SAGAL: Or Myspace was just tidying up, and none of your lives between 2003 and 2012 sparked joy.

(LAUGHTER)

BURKE: That is the thing - there hasn't been a massive outcry about this.

SAGAL: Yeah. It's like...

BURKE: Most people are, like, that's OK. I don't have, like, 400 pieces of Sublime fanart that I made.

SAGAL: Yeah.

(LAUGHTER)

BURKE: Sounds like a cry for help - like, Myspace is, like, does anyone still care about us? You know, we're going to throw ourselves into the ocean. And people are, like, that's all right.

SAGAL: Yeah.

(LAUGHTER)

SAGAL: Yeah.

ROCCA: This is - what years, then?

SAGAL: I believe they lost everything between 2003 and 2012.

ROCCA: So what is that - like, Stone Temple Pilots? What are the...

SAGAL: No, like, I mean, people were, like, doing, like...

ROCCA: No...

### Dataset rows
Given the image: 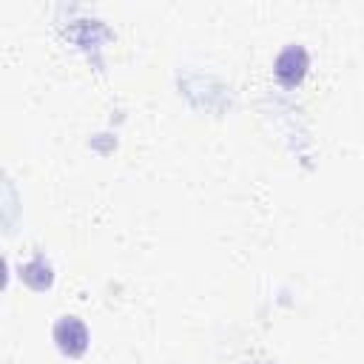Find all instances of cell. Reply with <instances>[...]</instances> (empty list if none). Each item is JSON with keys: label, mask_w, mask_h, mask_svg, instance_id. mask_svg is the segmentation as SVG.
Instances as JSON below:
<instances>
[{"label": "cell", "mask_w": 364, "mask_h": 364, "mask_svg": "<svg viewBox=\"0 0 364 364\" xmlns=\"http://www.w3.org/2000/svg\"><path fill=\"white\" fill-rule=\"evenodd\" d=\"M304 68H307V54H304L299 46L284 48V51L279 54V60H276V74H279V80L287 82V85L299 82V80L304 77Z\"/></svg>", "instance_id": "7a4b0ae2"}, {"label": "cell", "mask_w": 364, "mask_h": 364, "mask_svg": "<svg viewBox=\"0 0 364 364\" xmlns=\"http://www.w3.org/2000/svg\"><path fill=\"white\" fill-rule=\"evenodd\" d=\"M54 338H57V344L68 353V355H80L82 350H85V327H82V321L80 318H74V316H63L60 321H57V327H54Z\"/></svg>", "instance_id": "6da1fadb"}]
</instances>
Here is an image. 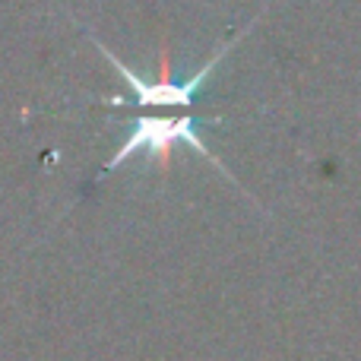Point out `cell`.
I'll return each instance as SVG.
<instances>
[{
  "mask_svg": "<svg viewBox=\"0 0 361 361\" xmlns=\"http://www.w3.org/2000/svg\"><path fill=\"white\" fill-rule=\"evenodd\" d=\"M200 124H203V121L193 118V114H165V118L162 114H140V118H133L124 146L108 159L105 171L121 169V165L130 156H137V152H149L156 162H169L171 149H175L178 143H184V146H190V149H197L209 165H216L222 175H228V169H225V165L206 149L203 140H200Z\"/></svg>",
  "mask_w": 361,
  "mask_h": 361,
  "instance_id": "obj_1",
  "label": "cell"
},
{
  "mask_svg": "<svg viewBox=\"0 0 361 361\" xmlns=\"http://www.w3.org/2000/svg\"><path fill=\"white\" fill-rule=\"evenodd\" d=\"M99 48H102V54L108 57V63L124 76V82L130 86V92H133V99H108V105H114V108H190L193 102H197L200 89H203L206 76H209L212 70H216V63L231 51V44H225L222 51H216V54H212L209 61H206L203 67H200L197 73H193L190 80H184V82L169 80V57H162V80L149 82V80H143V76L133 73L124 61H118L105 44H99Z\"/></svg>",
  "mask_w": 361,
  "mask_h": 361,
  "instance_id": "obj_2",
  "label": "cell"
}]
</instances>
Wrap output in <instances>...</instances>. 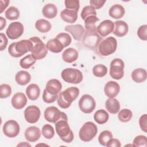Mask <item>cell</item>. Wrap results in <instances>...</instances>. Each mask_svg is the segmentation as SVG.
Returning <instances> with one entry per match:
<instances>
[{"mask_svg": "<svg viewBox=\"0 0 147 147\" xmlns=\"http://www.w3.org/2000/svg\"><path fill=\"white\" fill-rule=\"evenodd\" d=\"M56 133L61 140L66 143L71 142L74 138L73 131L68 123V118L65 113H61L60 119L55 123Z\"/></svg>", "mask_w": 147, "mask_h": 147, "instance_id": "cell-1", "label": "cell"}, {"mask_svg": "<svg viewBox=\"0 0 147 147\" xmlns=\"http://www.w3.org/2000/svg\"><path fill=\"white\" fill-rule=\"evenodd\" d=\"M79 95V89L76 87H71L60 92L57 99V104L62 109L68 108L72 102Z\"/></svg>", "mask_w": 147, "mask_h": 147, "instance_id": "cell-2", "label": "cell"}, {"mask_svg": "<svg viewBox=\"0 0 147 147\" xmlns=\"http://www.w3.org/2000/svg\"><path fill=\"white\" fill-rule=\"evenodd\" d=\"M32 42L31 54L36 60L44 59L48 53V49L46 45L38 37H32L29 38Z\"/></svg>", "mask_w": 147, "mask_h": 147, "instance_id": "cell-3", "label": "cell"}, {"mask_svg": "<svg viewBox=\"0 0 147 147\" xmlns=\"http://www.w3.org/2000/svg\"><path fill=\"white\" fill-rule=\"evenodd\" d=\"M98 128L96 125L92 122H86L80 128L79 132L80 139L84 142L91 141L96 135Z\"/></svg>", "mask_w": 147, "mask_h": 147, "instance_id": "cell-4", "label": "cell"}, {"mask_svg": "<svg viewBox=\"0 0 147 147\" xmlns=\"http://www.w3.org/2000/svg\"><path fill=\"white\" fill-rule=\"evenodd\" d=\"M117 48V40L114 37L110 36L100 41L98 45V51L100 55L106 56L114 53Z\"/></svg>", "mask_w": 147, "mask_h": 147, "instance_id": "cell-5", "label": "cell"}, {"mask_svg": "<svg viewBox=\"0 0 147 147\" xmlns=\"http://www.w3.org/2000/svg\"><path fill=\"white\" fill-rule=\"evenodd\" d=\"M63 80L68 83L79 84L83 78L82 72L76 68H67L63 69L61 73Z\"/></svg>", "mask_w": 147, "mask_h": 147, "instance_id": "cell-6", "label": "cell"}, {"mask_svg": "<svg viewBox=\"0 0 147 147\" xmlns=\"http://www.w3.org/2000/svg\"><path fill=\"white\" fill-rule=\"evenodd\" d=\"M124 62L121 59H113L110 63V75L115 80H119L124 75Z\"/></svg>", "mask_w": 147, "mask_h": 147, "instance_id": "cell-7", "label": "cell"}, {"mask_svg": "<svg viewBox=\"0 0 147 147\" xmlns=\"http://www.w3.org/2000/svg\"><path fill=\"white\" fill-rule=\"evenodd\" d=\"M96 103L94 98L89 94L82 96L79 100L80 110L85 114L91 113L95 108Z\"/></svg>", "mask_w": 147, "mask_h": 147, "instance_id": "cell-8", "label": "cell"}, {"mask_svg": "<svg viewBox=\"0 0 147 147\" xmlns=\"http://www.w3.org/2000/svg\"><path fill=\"white\" fill-rule=\"evenodd\" d=\"M24 33V26L20 22H11L7 29L6 33L7 36L11 40H15L22 36Z\"/></svg>", "mask_w": 147, "mask_h": 147, "instance_id": "cell-9", "label": "cell"}, {"mask_svg": "<svg viewBox=\"0 0 147 147\" xmlns=\"http://www.w3.org/2000/svg\"><path fill=\"white\" fill-rule=\"evenodd\" d=\"M20 131V125L14 120H9L3 126V132L4 134L9 138L16 137L19 134Z\"/></svg>", "mask_w": 147, "mask_h": 147, "instance_id": "cell-10", "label": "cell"}, {"mask_svg": "<svg viewBox=\"0 0 147 147\" xmlns=\"http://www.w3.org/2000/svg\"><path fill=\"white\" fill-rule=\"evenodd\" d=\"M40 115L41 111L40 109L35 105L28 106L24 111L25 119L29 123H36L38 121Z\"/></svg>", "mask_w": 147, "mask_h": 147, "instance_id": "cell-11", "label": "cell"}, {"mask_svg": "<svg viewBox=\"0 0 147 147\" xmlns=\"http://www.w3.org/2000/svg\"><path fill=\"white\" fill-rule=\"evenodd\" d=\"M102 38L98 34L97 31L86 32L83 37V44L87 47L92 49L97 48Z\"/></svg>", "mask_w": 147, "mask_h": 147, "instance_id": "cell-12", "label": "cell"}, {"mask_svg": "<svg viewBox=\"0 0 147 147\" xmlns=\"http://www.w3.org/2000/svg\"><path fill=\"white\" fill-rule=\"evenodd\" d=\"M61 113L56 107H48L44 111V118L48 122L55 123L60 119Z\"/></svg>", "mask_w": 147, "mask_h": 147, "instance_id": "cell-13", "label": "cell"}, {"mask_svg": "<svg viewBox=\"0 0 147 147\" xmlns=\"http://www.w3.org/2000/svg\"><path fill=\"white\" fill-rule=\"evenodd\" d=\"M114 28V22L109 20H106L101 22L96 27V30L101 37H106L113 32Z\"/></svg>", "mask_w": 147, "mask_h": 147, "instance_id": "cell-14", "label": "cell"}, {"mask_svg": "<svg viewBox=\"0 0 147 147\" xmlns=\"http://www.w3.org/2000/svg\"><path fill=\"white\" fill-rule=\"evenodd\" d=\"M65 30L71 33L74 38L78 41L82 39L83 34L85 33L84 28L80 24L67 25L65 28Z\"/></svg>", "mask_w": 147, "mask_h": 147, "instance_id": "cell-15", "label": "cell"}, {"mask_svg": "<svg viewBox=\"0 0 147 147\" xmlns=\"http://www.w3.org/2000/svg\"><path fill=\"white\" fill-rule=\"evenodd\" d=\"M120 86L117 82L109 81L106 83L104 88L105 94L108 98L115 97L119 92Z\"/></svg>", "mask_w": 147, "mask_h": 147, "instance_id": "cell-16", "label": "cell"}, {"mask_svg": "<svg viewBox=\"0 0 147 147\" xmlns=\"http://www.w3.org/2000/svg\"><path fill=\"white\" fill-rule=\"evenodd\" d=\"M11 102L14 108L21 109L26 105L27 98L24 93L17 92L12 97Z\"/></svg>", "mask_w": 147, "mask_h": 147, "instance_id": "cell-17", "label": "cell"}, {"mask_svg": "<svg viewBox=\"0 0 147 147\" xmlns=\"http://www.w3.org/2000/svg\"><path fill=\"white\" fill-rule=\"evenodd\" d=\"M41 137V131L37 126L28 127L25 131V137L29 142H36Z\"/></svg>", "mask_w": 147, "mask_h": 147, "instance_id": "cell-18", "label": "cell"}, {"mask_svg": "<svg viewBox=\"0 0 147 147\" xmlns=\"http://www.w3.org/2000/svg\"><path fill=\"white\" fill-rule=\"evenodd\" d=\"M45 89L52 95H58L62 89V84L59 80L52 79L48 81Z\"/></svg>", "mask_w": 147, "mask_h": 147, "instance_id": "cell-19", "label": "cell"}, {"mask_svg": "<svg viewBox=\"0 0 147 147\" xmlns=\"http://www.w3.org/2000/svg\"><path fill=\"white\" fill-rule=\"evenodd\" d=\"M114 24V28L113 33L114 35L118 37H123L125 36L129 30V27L127 23L123 21H117Z\"/></svg>", "mask_w": 147, "mask_h": 147, "instance_id": "cell-20", "label": "cell"}, {"mask_svg": "<svg viewBox=\"0 0 147 147\" xmlns=\"http://www.w3.org/2000/svg\"><path fill=\"white\" fill-rule=\"evenodd\" d=\"M32 42L29 40H22L16 44V50L21 56L28 52H30L32 48Z\"/></svg>", "mask_w": 147, "mask_h": 147, "instance_id": "cell-21", "label": "cell"}, {"mask_svg": "<svg viewBox=\"0 0 147 147\" xmlns=\"http://www.w3.org/2000/svg\"><path fill=\"white\" fill-rule=\"evenodd\" d=\"M61 18L65 22L72 24L76 22L78 18V12L75 10L65 9L60 13Z\"/></svg>", "mask_w": 147, "mask_h": 147, "instance_id": "cell-22", "label": "cell"}, {"mask_svg": "<svg viewBox=\"0 0 147 147\" xmlns=\"http://www.w3.org/2000/svg\"><path fill=\"white\" fill-rule=\"evenodd\" d=\"M79 56L78 51L72 48H69L64 50L62 53L63 60L68 63H71L76 61Z\"/></svg>", "mask_w": 147, "mask_h": 147, "instance_id": "cell-23", "label": "cell"}, {"mask_svg": "<svg viewBox=\"0 0 147 147\" xmlns=\"http://www.w3.org/2000/svg\"><path fill=\"white\" fill-rule=\"evenodd\" d=\"M125 13L124 7L119 4L113 5L109 10V16L114 19H119L123 17Z\"/></svg>", "mask_w": 147, "mask_h": 147, "instance_id": "cell-24", "label": "cell"}, {"mask_svg": "<svg viewBox=\"0 0 147 147\" xmlns=\"http://www.w3.org/2000/svg\"><path fill=\"white\" fill-rule=\"evenodd\" d=\"M106 110L111 114H117L120 109V104L119 101L114 98L107 99L105 103Z\"/></svg>", "mask_w": 147, "mask_h": 147, "instance_id": "cell-25", "label": "cell"}, {"mask_svg": "<svg viewBox=\"0 0 147 147\" xmlns=\"http://www.w3.org/2000/svg\"><path fill=\"white\" fill-rule=\"evenodd\" d=\"M42 13L44 17L48 19L55 18L57 14V9L55 5L53 3H48L45 5L42 10Z\"/></svg>", "mask_w": 147, "mask_h": 147, "instance_id": "cell-26", "label": "cell"}, {"mask_svg": "<svg viewBox=\"0 0 147 147\" xmlns=\"http://www.w3.org/2000/svg\"><path fill=\"white\" fill-rule=\"evenodd\" d=\"M131 78L136 83L144 82L147 78L146 71L145 69L138 68L133 70L131 72Z\"/></svg>", "mask_w": 147, "mask_h": 147, "instance_id": "cell-27", "label": "cell"}, {"mask_svg": "<svg viewBox=\"0 0 147 147\" xmlns=\"http://www.w3.org/2000/svg\"><path fill=\"white\" fill-rule=\"evenodd\" d=\"M26 94L29 99L35 100L38 99L40 96V87L36 84H30L26 87Z\"/></svg>", "mask_w": 147, "mask_h": 147, "instance_id": "cell-28", "label": "cell"}, {"mask_svg": "<svg viewBox=\"0 0 147 147\" xmlns=\"http://www.w3.org/2000/svg\"><path fill=\"white\" fill-rule=\"evenodd\" d=\"M46 46L48 50L53 53L61 52L64 48L63 44L56 38L49 40Z\"/></svg>", "mask_w": 147, "mask_h": 147, "instance_id": "cell-29", "label": "cell"}, {"mask_svg": "<svg viewBox=\"0 0 147 147\" xmlns=\"http://www.w3.org/2000/svg\"><path fill=\"white\" fill-rule=\"evenodd\" d=\"M15 79L18 84L25 86L30 81L31 76L27 71H20L16 74Z\"/></svg>", "mask_w": 147, "mask_h": 147, "instance_id": "cell-30", "label": "cell"}, {"mask_svg": "<svg viewBox=\"0 0 147 147\" xmlns=\"http://www.w3.org/2000/svg\"><path fill=\"white\" fill-rule=\"evenodd\" d=\"M109 118V114L106 110L103 109H100L97 110L94 115V119L95 121L100 125L106 123L108 121Z\"/></svg>", "mask_w": 147, "mask_h": 147, "instance_id": "cell-31", "label": "cell"}, {"mask_svg": "<svg viewBox=\"0 0 147 147\" xmlns=\"http://www.w3.org/2000/svg\"><path fill=\"white\" fill-rule=\"evenodd\" d=\"M35 27L40 32L45 33L51 30L52 26L48 21L44 19H40L36 21Z\"/></svg>", "mask_w": 147, "mask_h": 147, "instance_id": "cell-32", "label": "cell"}, {"mask_svg": "<svg viewBox=\"0 0 147 147\" xmlns=\"http://www.w3.org/2000/svg\"><path fill=\"white\" fill-rule=\"evenodd\" d=\"M99 20V19L96 16H91L88 17L84 20L86 32L97 31L95 23Z\"/></svg>", "mask_w": 147, "mask_h": 147, "instance_id": "cell-33", "label": "cell"}, {"mask_svg": "<svg viewBox=\"0 0 147 147\" xmlns=\"http://www.w3.org/2000/svg\"><path fill=\"white\" fill-rule=\"evenodd\" d=\"M36 61V59L33 56L32 54H29L20 61V65L24 69H28L32 66Z\"/></svg>", "mask_w": 147, "mask_h": 147, "instance_id": "cell-34", "label": "cell"}, {"mask_svg": "<svg viewBox=\"0 0 147 147\" xmlns=\"http://www.w3.org/2000/svg\"><path fill=\"white\" fill-rule=\"evenodd\" d=\"M5 14L6 18L11 21L16 20L20 17V11L17 7L14 6L9 7L6 10Z\"/></svg>", "mask_w": 147, "mask_h": 147, "instance_id": "cell-35", "label": "cell"}, {"mask_svg": "<svg viewBox=\"0 0 147 147\" xmlns=\"http://www.w3.org/2000/svg\"><path fill=\"white\" fill-rule=\"evenodd\" d=\"M92 73L98 78H102L107 73V68L103 64H97L92 68Z\"/></svg>", "mask_w": 147, "mask_h": 147, "instance_id": "cell-36", "label": "cell"}, {"mask_svg": "<svg viewBox=\"0 0 147 147\" xmlns=\"http://www.w3.org/2000/svg\"><path fill=\"white\" fill-rule=\"evenodd\" d=\"M133 117L132 111L130 109H124L119 111L118 117L120 121L122 122H127L130 121Z\"/></svg>", "mask_w": 147, "mask_h": 147, "instance_id": "cell-37", "label": "cell"}, {"mask_svg": "<svg viewBox=\"0 0 147 147\" xmlns=\"http://www.w3.org/2000/svg\"><path fill=\"white\" fill-rule=\"evenodd\" d=\"M111 138H113V134L111 131L109 130H104L100 133L98 137V141L101 145L106 146Z\"/></svg>", "mask_w": 147, "mask_h": 147, "instance_id": "cell-38", "label": "cell"}, {"mask_svg": "<svg viewBox=\"0 0 147 147\" xmlns=\"http://www.w3.org/2000/svg\"><path fill=\"white\" fill-rule=\"evenodd\" d=\"M55 38L63 44L64 48L68 47L72 41L71 37L67 33H59Z\"/></svg>", "mask_w": 147, "mask_h": 147, "instance_id": "cell-39", "label": "cell"}, {"mask_svg": "<svg viewBox=\"0 0 147 147\" xmlns=\"http://www.w3.org/2000/svg\"><path fill=\"white\" fill-rule=\"evenodd\" d=\"M41 133L46 139H51L55 135V130L52 126L49 124H45L42 126Z\"/></svg>", "mask_w": 147, "mask_h": 147, "instance_id": "cell-40", "label": "cell"}, {"mask_svg": "<svg viewBox=\"0 0 147 147\" xmlns=\"http://www.w3.org/2000/svg\"><path fill=\"white\" fill-rule=\"evenodd\" d=\"M81 17L82 20H85L88 17L91 16H96V12L95 9H94L92 6L90 5L86 6L84 7L81 11Z\"/></svg>", "mask_w": 147, "mask_h": 147, "instance_id": "cell-41", "label": "cell"}, {"mask_svg": "<svg viewBox=\"0 0 147 147\" xmlns=\"http://www.w3.org/2000/svg\"><path fill=\"white\" fill-rule=\"evenodd\" d=\"M146 137L143 135H139L136 136L133 142V146L135 147H146Z\"/></svg>", "mask_w": 147, "mask_h": 147, "instance_id": "cell-42", "label": "cell"}, {"mask_svg": "<svg viewBox=\"0 0 147 147\" xmlns=\"http://www.w3.org/2000/svg\"><path fill=\"white\" fill-rule=\"evenodd\" d=\"M11 94L10 86L7 84H2L0 85V97L1 98H8Z\"/></svg>", "mask_w": 147, "mask_h": 147, "instance_id": "cell-43", "label": "cell"}, {"mask_svg": "<svg viewBox=\"0 0 147 147\" xmlns=\"http://www.w3.org/2000/svg\"><path fill=\"white\" fill-rule=\"evenodd\" d=\"M65 6L66 9L75 10L78 12L80 5L79 1L78 0H65L64 1Z\"/></svg>", "mask_w": 147, "mask_h": 147, "instance_id": "cell-44", "label": "cell"}, {"mask_svg": "<svg viewBox=\"0 0 147 147\" xmlns=\"http://www.w3.org/2000/svg\"><path fill=\"white\" fill-rule=\"evenodd\" d=\"M58 98V95H52L48 93L45 89H44L42 94V99L44 102L47 103L54 102Z\"/></svg>", "mask_w": 147, "mask_h": 147, "instance_id": "cell-45", "label": "cell"}, {"mask_svg": "<svg viewBox=\"0 0 147 147\" xmlns=\"http://www.w3.org/2000/svg\"><path fill=\"white\" fill-rule=\"evenodd\" d=\"M138 37L142 40H147V25H141L137 30Z\"/></svg>", "mask_w": 147, "mask_h": 147, "instance_id": "cell-46", "label": "cell"}, {"mask_svg": "<svg viewBox=\"0 0 147 147\" xmlns=\"http://www.w3.org/2000/svg\"><path fill=\"white\" fill-rule=\"evenodd\" d=\"M140 126L142 131L146 132L147 130V115L146 114L141 116L139 119Z\"/></svg>", "mask_w": 147, "mask_h": 147, "instance_id": "cell-47", "label": "cell"}, {"mask_svg": "<svg viewBox=\"0 0 147 147\" xmlns=\"http://www.w3.org/2000/svg\"><path fill=\"white\" fill-rule=\"evenodd\" d=\"M16 42H13V43H11L9 45V48H8V52L10 55V56H11L12 57H20L22 56L16 51Z\"/></svg>", "mask_w": 147, "mask_h": 147, "instance_id": "cell-48", "label": "cell"}, {"mask_svg": "<svg viewBox=\"0 0 147 147\" xmlns=\"http://www.w3.org/2000/svg\"><path fill=\"white\" fill-rule=\"evenodd\" d=\"M106 1L102 0H91L90 1V6H92L94 9H99L101 8L105 4Z\"/></svg>", "mask_w": 147, "mask_h": 147, "instance_id": "cell-49", "label": "cell"}, {"mask_svg": "<svg viewBox=\"0 0 147 147\" xmlns=\"http://www.w3.org/2000/svg\"><path fill=\"white\" fill-rule=\"evenodd\" d=\"M0 38H1V45H0L1 48H0V49L1 51H2L4 49H5V48L7 45L8 40H7V38L6 37L5 34L3 33H0Z\"/></svg>", "mask_w": 147, "mask_h": 147, "instance_id": "cell-50", "label": "cell"}, {"mask_svg": "<svg viewBox=\"0 0 147 147\" xmlns=\"http://www.w3.org/2000/svg\"><path fill=\"white\" fill-rule=\"evenodd\" d=\"M107 147H120L121 146V144L119 140L116 138H111L106 144Z\"/></svg>", "mask_w": 147, "mask_h": 147, "instance_id": "cell-51", "label": "cell"}, {"mask_svg": "<svg viewBox=\"0 0 147 147\" xmlns=\"http://www.w3.org/2000/svg\"><path fill=\"white\" fill-rule=\"evenodd\" d=\"M10 1L9 0H5V1H1V5H0V7H1V13H2L4 10L6 8V7L8 6Z\"/></svg>", "mask_w": 147, "mask_h": 147, "instance_id": "cell-52", "label": "cell"}, {"mask_svg": "<svg viewBox=\"0 0 147 147\" xmlns=\"http://www.w3.org/2000/svg\"><path fill=\"white\" fill-rule=\"evenodd\" d=\"M6 24V20L3 18L2 17H0V30H2Z\"/></svg>", "mask_w": 147, "mask_h": 147, "instance_id": "cell-53", "label": "cell"}, {"mask_svg": "<svg viewBox=\"0 0 147 147\" xmlns=\"http://www.w3.org/2000/svg\"><path fill=\"white\" fill-rule=\"evenodd\" d=\"M17 146H31V145L26 142H22L20 144H18Z\"/></svg>", "mask_w": 147, "mask_h": 147, "instance_id": "cell-54", "label": "cell"}]
</instances>
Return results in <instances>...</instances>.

### Exercise aim
Reproduce the Myspace transcript word for word, from its first line to its last.

### Written solution
SAGAL: Or Myspace was just tidying up, and none of your lives between 2003 and 2012 sparked joy.

(LAUGHTER)

BURKE: That is the thing - there hasn't been a massive outcry about this.

SAGAL: Yeah. It's like...

BURKE: Most people are, like, that's OK. I don't have, like, 400 pieces of Sublime fanart that I made.

SAGAL: Yeah.

(LAUGHTER)

BURKE: Sounds like a cry for help - like, Myspace is, like, does anyone still care about us? You know, we're going to throw ourselves into the ocean. And people are, like, that's all right.

SAGAL: Yeah.

(LAUGHTER)

SAGAL: Yeah.

ROCCA: This is - what years, then?

SAGAL: I believe they lost everything between 2003 and 2012.

ROCCA: So what is that - like, Stone Temple Pilots? What are the...

SAGAL: No, like, I mean, people were, like, doing, like...

ROCCA: No...